— BEGIN GIVEN PASSAGE —

What you need to do is rotate the engine (clockwise as you look at the crank pulley) so that number 1 (the cylinder nearest the cam-belt) is at TDC. It's easiest to turn the old donkey over if you take a plug out of each cylinder (and since you're servicing it, you'd want to have a look at the plugs anyway, isn't it?
You can use the floating screwdriver method to get a rough TDC: Stick a thin, long screwdriver down the spark plug hole and then watch it as you rotate the engine. When it's at its highest point, whip off the rocker cover and look at the inlet cam lobes for number 1. They should be pointing backwards. If they’re pointing forwards then #1 is on it’s exhaust stroke, so rotate the beast another 360 degrees.
Once you got TDC on #1 the cam-locks should fit.
One goes over the inlet cam lobes on #2 cylinder.. the other one goes on the exhaust cam lobes on #3.

— END GIVEN PASSAGE —
— BEGIN INFORMATION SHOWN —

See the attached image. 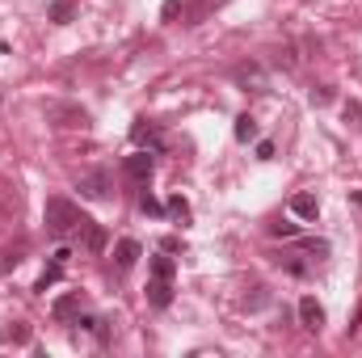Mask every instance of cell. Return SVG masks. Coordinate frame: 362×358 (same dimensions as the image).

— END INFORMATION SHOWN —

- **REQUIREMENTS**:
a) Restate word for word the stretch of the engine timing text from "What you need" through "cam-locks should fit.".
b) Answer these questions from the engine timing text:
(i) Which cylinder counts as number 1?
(ii) In which direction should the inlet cam lobes for number 1 point at the correct TDC?
(iii) On which lobes does the second cam-lock go?
None of the data matters for this work.

- **ANSWERS FOR THE EXERCISE**:
a)
What you need to do is rotate the engine (clockwise as you look at the crank pulley) so that number 1 (the cylinder nearest the cam-belt) is at TDC. It's easiest to turn the old donkey over if you take a plug out of each cylinder (and since you're servicing it, you'd want to have a look at the plugs anyway, isn't it?
You can use the floating screwdriver method to get a rough TDC: Stick a thin, long screwdriver down the spark plug hole and then watch it as you rotate the engine. When it's at its highest point, whip off the rocker cover and look at the inlet cam lobes for number 1. They should be pointing backwards. If they’re pointing forwards then #1 is on it’s exhaust stroke, so rotate the beast another 360 degrees.
Once you got TDC on #1 the cam-locks should fit.

b)
(i) The cylinder nearest the cam-belt.
(ii) Backwards.
(iii) The exhaust cam lobes on #3 cylinder.